Here are some of the benefits of the public cloud.

  • Cost savings: Moving your organization’s IT operations and workloads to the public cloud can save you a lot of money. Cheaper than a private cloud. Because cloud service providers allow you to make the most of your computing servers, storage, and other hardware,. The multi-tenant architecture ensures that the public cloud infrastructure is used as efficiently as possible.
  • Latest technology: cloud solution providers offer their customers the latest technology, including AI/ML technology, serverless computing, and containerized application development.
  • Less server management: ​​Your cloud provider manages your servers and network hardware. This eliminates the need for additional IT personnel and ultimately saves money.
  • Scalability: Cloud resources are highly scalable and can handle sudden demand or traffic spikes.

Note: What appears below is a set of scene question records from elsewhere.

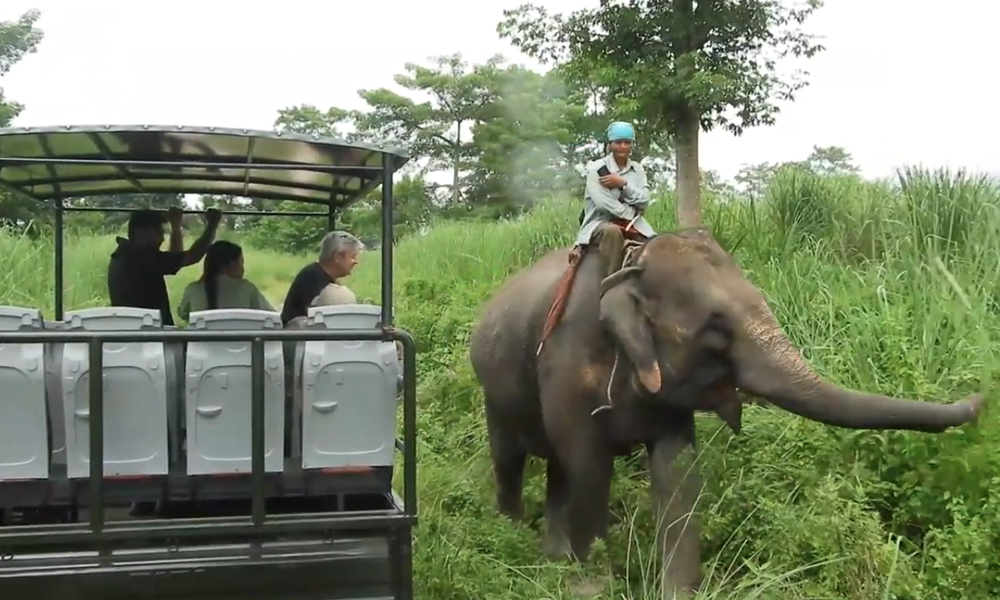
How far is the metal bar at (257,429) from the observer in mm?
3539

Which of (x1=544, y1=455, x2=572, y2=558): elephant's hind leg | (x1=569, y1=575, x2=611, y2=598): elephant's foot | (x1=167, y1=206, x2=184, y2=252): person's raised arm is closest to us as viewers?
(x1=569, y1=575, x2=611, y2=598): elephant's foot

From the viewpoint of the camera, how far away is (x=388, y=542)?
3.77m

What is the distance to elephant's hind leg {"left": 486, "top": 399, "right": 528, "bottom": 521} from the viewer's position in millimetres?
6328

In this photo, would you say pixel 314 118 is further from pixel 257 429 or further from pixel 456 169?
pixel 257 429

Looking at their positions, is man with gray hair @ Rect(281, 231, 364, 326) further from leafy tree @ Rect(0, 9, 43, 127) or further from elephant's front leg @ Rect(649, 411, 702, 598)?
leafy tree @ Rect(0, 9, 43, 127)

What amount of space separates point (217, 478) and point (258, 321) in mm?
588

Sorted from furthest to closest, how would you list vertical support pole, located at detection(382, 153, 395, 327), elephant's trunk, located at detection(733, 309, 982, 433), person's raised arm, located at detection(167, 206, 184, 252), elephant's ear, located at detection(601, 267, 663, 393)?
person's raised arm, located at detection(167, 206, 184, 252)
elephant's ear, located at detection(601, 267, 663, 393)
elephant's trunk, located at detection(733, 309, 982, 433)
vertical support pole, located at detection(382, 153, 395, 327)

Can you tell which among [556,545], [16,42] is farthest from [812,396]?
[16,42]

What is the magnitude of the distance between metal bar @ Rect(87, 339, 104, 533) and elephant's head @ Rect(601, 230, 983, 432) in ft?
7.41

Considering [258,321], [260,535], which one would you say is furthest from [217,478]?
[258,321]

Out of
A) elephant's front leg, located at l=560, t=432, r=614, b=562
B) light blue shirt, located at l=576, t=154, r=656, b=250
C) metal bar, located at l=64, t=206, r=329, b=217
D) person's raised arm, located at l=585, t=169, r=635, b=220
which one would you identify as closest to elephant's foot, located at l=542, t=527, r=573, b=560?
elephant's front leg, located at l=560, t=432, r=614, b=562

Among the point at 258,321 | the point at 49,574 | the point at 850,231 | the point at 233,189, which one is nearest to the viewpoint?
the point at 49,574

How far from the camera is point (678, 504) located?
4875 millimetres

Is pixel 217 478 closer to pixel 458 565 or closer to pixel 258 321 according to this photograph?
pixel 258 321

This makes the public cloud very useful for small and medium-sized businesses (SMBs) and startups. Start-ups can run a small setup without making large infrastructure investments, which are capital expenditure items with no guaranteed returns or guarantees.
  • Flexibility: Customers can access all public cloud services from a single dashboard. For small and medium-sized businesses, including established software development companies, startups, and other enterprises, the flexibility that the public cloud offers is a huge advantage. No one wants a huge infrastructure, and no one wants to be in a situation where their business growth is hampered due to a lack of server resources. You can subscribe to or unsubscribe from different cloud services based on your changing requirements. The monthly cloud service fee varies accordingly. This results in a very manageable OPEX item rather than a huge capital expenditure item.
  • Security: Standard public cloud security measures, such as protection against DDoS attacks and anti-malware protection, are an improvement for small and medium-sized businesses from a security perspective.